Apresiasi cerkak dapat digunakan sebagai salah satu strategi untuk mempertahankan dan meningkatkan eksistensi bahasa Jawa. Apresiasi yang paling ditonjolkan dalam kegiatan mengapresiasi cerkak ini adalah membaca dan menceritakan kembali. Membaca (termasuk di dalamnya membaca cerkak) tidak sekadar aktivitas menyandi (decoding) simbol-simbol ke dalam bunyi bahasa saja, tetapi juga membangun (construct) makna ketika berinteraksi dengan wacana (Rahim 2007:14).
Rumusan masalah dalam penulisan ilmiah berikut ini adalah:
(1) Bagaimanakah sikap siswa terhadap upaya pemertahanan dan pengembangan bahasa Jawa?;
(2) Pembiasaan apa sajakah yang dapat mempengaruhi minat siswa dalam mengapresiasi cerkak sebagai    wujud keikutsertaannya dalam upaya pemertahanan dan pengembangan bahasa Jawa?;
(3) Kiat apa sajakah yang dapat dilakukan guru agar dapat menyukseskan aktivitas siswa dalam mengapresiasi cerkak sebagai wujud keikutsertaannya dalam upaya pemertahanan dan  pengembangan bahasa Jawa?  
Landasan teoretis dalam penulisan makalah ini antara lain meliputi ruang lingkup proses pendidikan, strategi pemertahanan dan pengembangan bahasa Jawa, dan apresiasi cerkak.
Visi makro pendidikan nasional adalah terwujudnya masyarakat madani sebagai masyarakat Indonesia baru dengan tatanan kehidupan yang sesuai dengan amanat proklamasi melalui proses pendidikan (Supratman, 2007:13). Penyelenggaraan pendidikan lebih menekankan proses pendidikan yang tertata, bukan sekadar hasil akhirnya. Sejalan dengan pernyataan tersebut, menurut De Porter dan Hernacki (2000 dalam Hidayatullah, 2009:150) kurikulum sekolah berisi tiga unsur yang disajikan secara harmonis, yaitu:
(1) keterampilan akademik/ Academic Skills;
(2) keteampilan hidup/ Life skills; dan
(3) tantangan-tantangan atau kemampuan fisik/ Physical Challenges.
Tantangan yang muncul dalam upaya pemertahanan dan  pengembangan bahasa Jawa harus diberitahukan secara nyata kepada siswa, sebagai generasi muda pemilik warisan budaya Jawa. Agar tantangan tersebut dapat direspon dengan baik, perlu satu strategi yang dapat diterapkan secara leluasa, baik waktu siswa berada di lingkup sekolah (30%) maupun waktu dia sebagai anggota masyarakat Jawa (70%) .

_Daftar Tugas:_
1 > Dalam teks tentang apresiasi cerkak, kegiatan apresiasi apa yang paling ditonjolkan?
2 > Salin kembali semua baris data di bawah, tetapi ganti "Notes (simple text)" dengan "Notasi (teks sederhana)". Jangan ubah bagian lain.

_Entri Data:_
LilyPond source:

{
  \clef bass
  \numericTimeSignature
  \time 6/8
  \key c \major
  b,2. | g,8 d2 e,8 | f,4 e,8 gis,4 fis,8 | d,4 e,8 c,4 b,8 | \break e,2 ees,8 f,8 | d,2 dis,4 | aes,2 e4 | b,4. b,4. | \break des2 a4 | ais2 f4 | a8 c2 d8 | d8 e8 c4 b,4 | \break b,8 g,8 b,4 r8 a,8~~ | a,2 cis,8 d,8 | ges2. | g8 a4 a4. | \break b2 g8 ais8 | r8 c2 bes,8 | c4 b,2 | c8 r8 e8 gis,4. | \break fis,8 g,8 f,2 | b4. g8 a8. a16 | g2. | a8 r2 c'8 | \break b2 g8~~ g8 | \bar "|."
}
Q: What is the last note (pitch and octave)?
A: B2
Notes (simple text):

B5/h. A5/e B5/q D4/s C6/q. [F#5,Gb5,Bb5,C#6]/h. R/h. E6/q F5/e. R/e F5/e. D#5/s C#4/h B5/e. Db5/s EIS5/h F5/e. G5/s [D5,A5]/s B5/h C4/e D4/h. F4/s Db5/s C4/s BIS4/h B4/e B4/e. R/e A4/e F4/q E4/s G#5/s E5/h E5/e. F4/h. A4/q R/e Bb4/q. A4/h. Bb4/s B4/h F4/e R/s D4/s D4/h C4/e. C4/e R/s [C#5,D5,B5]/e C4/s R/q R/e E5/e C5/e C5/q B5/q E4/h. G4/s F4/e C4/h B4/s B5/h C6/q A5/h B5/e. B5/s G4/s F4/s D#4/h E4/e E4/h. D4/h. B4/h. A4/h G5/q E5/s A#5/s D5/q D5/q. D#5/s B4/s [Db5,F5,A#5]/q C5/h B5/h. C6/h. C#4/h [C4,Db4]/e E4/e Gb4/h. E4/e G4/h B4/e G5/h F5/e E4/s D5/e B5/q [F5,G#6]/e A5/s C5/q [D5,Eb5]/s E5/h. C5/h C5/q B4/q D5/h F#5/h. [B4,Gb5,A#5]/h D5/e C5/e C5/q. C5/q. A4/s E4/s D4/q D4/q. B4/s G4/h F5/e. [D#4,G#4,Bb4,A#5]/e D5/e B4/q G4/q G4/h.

_Jawaban Berurutan:_
1 > Membaca dan menceritakan kembali.

2 >
LilyPond source:

{
  \clef bass
  \numericTimeSignature
  \time 6/8
  \key c \major
  b,2. | g,8 d2 e,8 | f,4 e,8 gis,4 fis,8 | d,4 e,8 c,4 b,8 | \break e,2 ees,8 f,8 | d,2 dis,4 | aes,2 e4 | b,4. b,4. | \break des2 a4 | ais2 f4 | a8 c2 d8 | d8 e8 c4 b,4 | \break b,8 g,8 b,4 r8 a,8~~ | a,2 cis,8 d,8 | ges2. | g8 a4 a4. | \break b2 g8 ais8 | r8 c2 bes,8 | c4 b,2 | c8 r8 e8 gis,4. | \break fis,8 g,8 f,2 | b4. g8 a8. a16 | g2. | a8 r2 c'8 | \break b2 g8~~ g8 | \bar "|."
}
Q: What is the last note (pitch and octave)?
A: B2
Notasi (teks sederhana):

B5/h. A5/e B5/q D4/s C6/q. [F#5,Gb5,Bb5,C#6]/h. R/h. E6/q F5/e. R/e F5/e. D#5/s C#4/h B5/e. Db5/s EIS5/h F5/e. G5/s [D5,A5]/s B5/h C4/e D4/h. F4/s Db5/s C4/s BIS4/h B4/e B4/e. R/e A4/e F4/q E4/s G#5/s E5/h E5/e. F4/h. A4/q R/e Bb4/q. A4/h. Bb4/s B4/h F4/e R/s D4/s D4/h C4/e. C4/e R/s [C#5,D5,B5]/e C4/s R/q R/e E5/e C5/e C5/q B5/q E4/h. G4/s F4/e C4/h B4/s B5/h C6/q A5/h B5/e. B5/s G4/s F4/s D#4/h E4/e E4/h. D4/h. B4/h. A4/h G5/q E5/s A#5/s D5/q D5/q. D#5/s B4/s [Db5,F5,A#5]/q C5/h B5/h. C6/h. C#4/h [C4,Db4]/e E4/e Gb4/h. E4/e G4/h B4/e G5/h F5/e E4/s D5/e B5/q [F5,G#6]/e A5/s C5/q [D5,Eb5]/s E5/h. C5/h C5/q B4/q D5/h F#5/h. [B4,Gb5,A#5]/h D5/e C5/e C5/q. C5/q. A4/s E4/s D4/q D4/q. B4/s G4/h F5/e. [D#4,G#4,Bb4,A#5]/e D5/e B4/q G4/q G4/h.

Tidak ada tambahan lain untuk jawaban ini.